Tuesday, December 28, 2010

Book Review: Bonk: The Curious Coupling of Science and Sex, by Mary Roach


I've been meaning to read Mary Roach ever since her first book starting garnering acclaim. Now that she's got an entire lineup, I figured I'd start with Bonk, because as far as I'm concerned, it's pretty hard to miss with a humorous book about sex. For the most part, I was right; this book was consistently hilarious and more informative than I thought it would be.

As others have pointed out, though, calling this a book about sex would be slightly misleading. This is a book about sex researchers, and it sketches out a quirky history of how we have tried to chart, catalog, and understand how sex works. The book covers the usual suspects (Masters and Johnson, Alfred Kinsey, etc.), but also includes more than you'd ever thought you'd learn about pig insemination, rhesus monkey courting rituals, and uterine contractions in hamsters, among other things. Each chapter focuses on a particular aspect of modern sexuality- male impotence, for instance, or female orgasmic ability- and unravels an eclectic and often bizarre mix of interview, citation, and the occasional personal anecdote that sets out to explain how science has attempted to catch up to them.

Roach's footnotes play a starring role, too. Most pages are peppered with footnotes that lead to somewhat random asides. These tidbits often have only a tangential relationship to the material, but are so weird and interesting that I began looking forward to them.

I tore through this book, and had only one minor qualm with it, which I've only now been able to elucidate now that I've read some other people's thoughts on it. At first I thought it might be that the concept wasn't unified, but it really was; the material is organized decently and reads very well. Then I thought I was bothered by the pages where Roach suddenly gets coy, ostensibly because she doesn't want to embarrass her children. Bonk presents a readable mixture of the clinical and the explicit, but every now and again Roach suddenly becomes a little demure; the chapter on sex machines comes to mind, for example. Honestly, though, I find it difficult to keep my dignity intact while arguing that I want to be more titillated.
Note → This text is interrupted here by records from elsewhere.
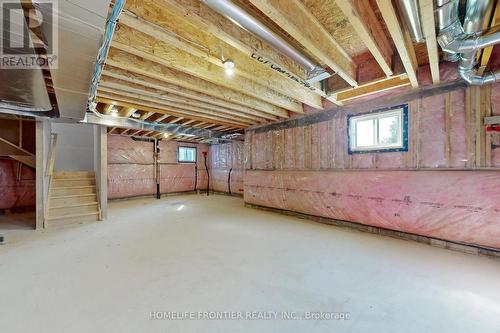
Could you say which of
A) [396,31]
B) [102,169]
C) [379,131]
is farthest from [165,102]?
[379,131]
I've realized what it is now, though. As fearless and thorough as this book is, its scope is weirdly limited. For all its humor, it sticks to the clinical mood set by the studies it documents. Heterosexual vaginal intercourse is the star player, and anything else... say, oral or anal sex... is only given its due at the periphery. There are entire chapters on orgasms, and they are often presented in the context of fertility rather than recreation. Now, don't get me wrong... I was actually fascinated by the studies that tried to link female orgasmic response with conception, and the implications that had for human sexuality. I just thought that the book could have gone in more directions with the material. Especially considering the end, where Roach discussed Masters and Johnson's findings that committed homosexual couples have, qualitatively, the most satisfying sex... and then the book ends. Wait, what? Let's talk about that a little more!

That doesn't make this book any less fun to read, though. Roach is a deliciously funny author, and her take on this subject is provocative and educational without being raunchy or offensive. I'd definitely recommend this to readers with low inhibitions.